*** Records shown ***

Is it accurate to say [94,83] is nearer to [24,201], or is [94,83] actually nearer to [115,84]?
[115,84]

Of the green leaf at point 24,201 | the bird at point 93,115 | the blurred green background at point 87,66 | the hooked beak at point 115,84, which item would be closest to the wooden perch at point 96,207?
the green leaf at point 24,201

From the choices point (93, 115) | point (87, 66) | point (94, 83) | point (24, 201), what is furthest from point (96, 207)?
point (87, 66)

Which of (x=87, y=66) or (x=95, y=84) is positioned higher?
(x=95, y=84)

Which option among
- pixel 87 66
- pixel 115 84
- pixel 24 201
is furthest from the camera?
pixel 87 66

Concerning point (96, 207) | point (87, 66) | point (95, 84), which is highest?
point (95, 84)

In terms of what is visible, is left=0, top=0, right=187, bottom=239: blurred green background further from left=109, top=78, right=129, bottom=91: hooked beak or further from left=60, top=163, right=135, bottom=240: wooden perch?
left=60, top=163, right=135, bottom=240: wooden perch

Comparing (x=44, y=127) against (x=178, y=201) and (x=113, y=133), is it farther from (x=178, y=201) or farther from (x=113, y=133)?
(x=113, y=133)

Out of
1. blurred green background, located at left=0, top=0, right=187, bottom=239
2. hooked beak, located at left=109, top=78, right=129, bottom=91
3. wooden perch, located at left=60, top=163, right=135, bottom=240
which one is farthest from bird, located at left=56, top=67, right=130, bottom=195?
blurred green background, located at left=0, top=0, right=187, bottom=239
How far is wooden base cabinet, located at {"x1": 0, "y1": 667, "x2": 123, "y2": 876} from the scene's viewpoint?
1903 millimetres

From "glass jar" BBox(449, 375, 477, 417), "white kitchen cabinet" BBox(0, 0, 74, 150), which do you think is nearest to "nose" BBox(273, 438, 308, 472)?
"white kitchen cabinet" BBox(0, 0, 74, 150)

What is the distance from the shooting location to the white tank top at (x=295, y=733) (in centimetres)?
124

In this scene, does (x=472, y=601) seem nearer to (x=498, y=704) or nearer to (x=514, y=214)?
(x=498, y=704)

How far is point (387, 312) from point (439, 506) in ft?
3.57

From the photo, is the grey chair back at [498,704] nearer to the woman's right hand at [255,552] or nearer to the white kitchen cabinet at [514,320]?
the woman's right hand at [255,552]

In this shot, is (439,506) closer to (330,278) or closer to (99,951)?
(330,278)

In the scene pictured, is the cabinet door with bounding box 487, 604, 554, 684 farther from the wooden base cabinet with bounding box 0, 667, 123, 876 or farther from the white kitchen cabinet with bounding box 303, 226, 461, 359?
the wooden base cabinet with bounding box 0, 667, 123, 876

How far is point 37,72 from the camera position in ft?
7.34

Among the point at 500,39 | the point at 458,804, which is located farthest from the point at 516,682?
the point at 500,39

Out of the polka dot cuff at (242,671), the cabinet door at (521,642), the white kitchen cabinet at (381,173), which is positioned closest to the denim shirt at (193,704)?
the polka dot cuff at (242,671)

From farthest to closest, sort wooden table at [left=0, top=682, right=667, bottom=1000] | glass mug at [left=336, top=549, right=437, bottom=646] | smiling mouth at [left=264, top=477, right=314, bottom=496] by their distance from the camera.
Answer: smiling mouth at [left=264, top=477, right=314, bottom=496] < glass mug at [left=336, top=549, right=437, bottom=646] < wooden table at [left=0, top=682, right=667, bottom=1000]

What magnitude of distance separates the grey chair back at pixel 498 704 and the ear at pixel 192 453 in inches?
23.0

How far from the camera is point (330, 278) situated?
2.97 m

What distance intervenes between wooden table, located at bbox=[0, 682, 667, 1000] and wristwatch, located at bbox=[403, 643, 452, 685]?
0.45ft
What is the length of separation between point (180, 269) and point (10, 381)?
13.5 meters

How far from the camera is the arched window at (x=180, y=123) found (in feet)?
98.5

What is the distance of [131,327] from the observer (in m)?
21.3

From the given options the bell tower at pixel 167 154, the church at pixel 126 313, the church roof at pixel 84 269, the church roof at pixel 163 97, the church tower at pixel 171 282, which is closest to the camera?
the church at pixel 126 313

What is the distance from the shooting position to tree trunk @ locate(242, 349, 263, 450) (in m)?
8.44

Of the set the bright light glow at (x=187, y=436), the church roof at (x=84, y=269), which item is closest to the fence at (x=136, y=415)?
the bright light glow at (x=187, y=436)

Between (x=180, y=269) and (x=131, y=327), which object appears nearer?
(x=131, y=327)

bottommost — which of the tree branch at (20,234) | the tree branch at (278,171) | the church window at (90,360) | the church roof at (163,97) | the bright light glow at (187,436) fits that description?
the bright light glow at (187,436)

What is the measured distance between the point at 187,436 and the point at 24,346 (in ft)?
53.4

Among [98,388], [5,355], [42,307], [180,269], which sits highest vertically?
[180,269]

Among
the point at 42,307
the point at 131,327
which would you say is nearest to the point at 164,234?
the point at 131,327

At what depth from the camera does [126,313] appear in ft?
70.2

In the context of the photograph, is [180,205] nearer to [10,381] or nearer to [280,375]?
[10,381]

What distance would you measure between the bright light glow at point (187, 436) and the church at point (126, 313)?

***

Work to complete
Give back each line above precisely as it stands.

Response
Is it accurate to say [94,83] is nearer to [24,201], or is [94,83] actually nearer to [115,84]?
[115,84]

Of the green leaf at point 24,201 | the bird at point 93,115 | the blurred green background at point 87,66 | the hooked beak at point 115,84, which item would be closest to the wooden perch at point 96,207?
the green leaf at point 24,201

From the choices point (93, 115) | point (87, 66) | point (94, 83) | point (24, 201), what is furthest from point (96, 207)?
point (87, 66)

Which of (x=87, y=66) or (x=95, y=84) is positioned higher?
(x=95, y=84)

Which option among
- pixel 87 66
- pixel 115 84
- pixel 24 201
is furthest from the camera?
pixel 87 66

Concerning point (96, 207) | point (87, 66) | point (95, 84), which is highest?
point (95, 84)

In terms of what is visible, is left=0, top=0, right=187, bottom=239: blurred green background further from left=109, top=78, right=129, bottom=91: hooked beak or further from left=60, top=163, right=135, bottom=240: wooden perch?
left=60, top=163, right=135, bottom=240: wooden perch

Comparing (x=44, y=127) against (x=178, y=201) and (x=113, y=133), is it farther from (x=178, y=201) or farther from (x=113, y=133)?
(x=113, y=133)

Out of
1. blurred green background, located at left=0, top=0, right=187, bottom=239
2. hooked beak, located at left=109, top=78, right=129, bottom=91
3. wooden perch, located at left=60, top=163, right=135, bottom=240
which one is farthest from bird, located at left=56, top=67, right=130, bottom=195?
blurred green background, located at left=0, top=0, right=187, bottom=239
How far is wooden base cabinet, located at {"x1": 0, "y1": 667, "x2": 123, "y2": 876} from the scene's viewpoint?
1903 millimetres

From "glass jar" BBox(449, 375, 477, 417), "white kitchen cabinet" BBox(0, 0, 74, 150), which do you think is nearest to "nose" BBox(273, 438, 308, 472)?
"white kitchen cabinet" BBox(0, 0, 74, 150)

What is the distance from the shooting location to the white tank top at (x=295, y=733) (in centimetres)?
124

In this scene, does (x=472, y=601) seem nearer to (x=498, y=704) or nearer to (x=514, y=214)?
(x=498, y=704)

How far is point (387, 312) from point (439, 506) in ft?
3.57

From the photo, is the grey chair back at [498,704] nearer to the woman's right hand at [255,552] or nearer to the white kitchen cabinet at [514,320]?
the woman's right hand at [255,552]

In this shot, is (439,506) closer to (330,278) or closer to (99,951)?
(330,278)

In the scene pictured, is the cabinet door with bounding box 487, 604, 554, 684 farther from the wooden base cabinet with bounding box 0, 667, 123, 876 or farther from the white kitchen cabinet with bounding box 303, 226, 461, 359?
the wooden base cabinet with bounding box 0, 667, 123, 876

How far is point 37,72 from the camera position in ft?
7.34

Among the point at 500,39 | the point at 458,804, which is located farthest from the point at 516,682?
the point at 500,39

Out of the polka dot cuff at (242,671), the cabinet door at (521,642), the white kitchen cabinet at (381,173), which is positioned closest to the denim shirt at (193,704)?
the polka dot cuff at (242,671)

From farthest to closest, sort wooden table at [left=0, top=682, right=667, bottom=1000] | glass mug at [left=336, top=549, right=437, bottom=646] | smiling mouth at [left=264, top=477, right=314, bottom=496] by their distance from the camera.
Answer: smiling mouth at [left=264, top=477, right=314, bottom=496] < glass mug at [left=336, top=549, right=437, bottom=646] < wooden table at [left=0, top=682, right=667, bottom=1000]

What magnitude of distance separates the grey chair back at pixel 498 704 and the ear at pixel 192 453 in inches?
23.0

How far from the camera is point (330, 278) situated?
2.97 m

What distance intervenes between wooden table, located at bbox=[0, 682, 667, 1000] and wristwatch, located at bbox=[403, 643, 452, 685]?
0.45ft
What is the length of separation between point (180, 269) and point (10, 381)?
13.5 meters

How far from the camera is the arched window at (x=180, y=123) found (in feet)?
98.5

What is the distance of [131,327] from the observer (in m)?
21.3

From the given options the bell tower at pixel 167 154, the church at pixel 126 313, the church roof at pixel 84 269, the church roof at pixel 163 97, the church tower at pixel 171 282, which is closest to the camera?
the church at pixel 126 313

What is the distance from the shooting position to tree trunk @ locate(242, 349, 263, 450) (in m)?
8.44

Of the set the bright light glow at (x=187, y=436), the church roof at (x=84, y=269), which item is closest to the fence at (x=136, y=415)?
the bright light glow at (x=187, y=436)

Between (x=180, y=269) and (x=131, y=327), which object appears nearer?
(x=131, y=327)

bottommost — which of the tree branch at (20,234) | the tree branch at (278,171) | the church window at (90,360) | the church roof at (163,97) | the bright light glow at (187,436) fits that description?
the bright light glow at (187,436)

What is the measured distance between the point at 187,436 and the point at 24,346 (in ft)?
53.4

Among [98,388], [5,355], [42,307], [180,269], which sits highest vertically?
[180,269]

Among
the point at 42,307
the point at 131,327
which would you say is nearest to the point at 164,234?
the point at 131,327

At what depth from the camera does [126,313] appear in ft?
70.2

In the context of the photograph, is [180,205] nearer to [10,381] or nearer to [280,375]?
[10,381]

What distance would you measure between the bright light glow at point (187, 436) and the church at point (126, 313)?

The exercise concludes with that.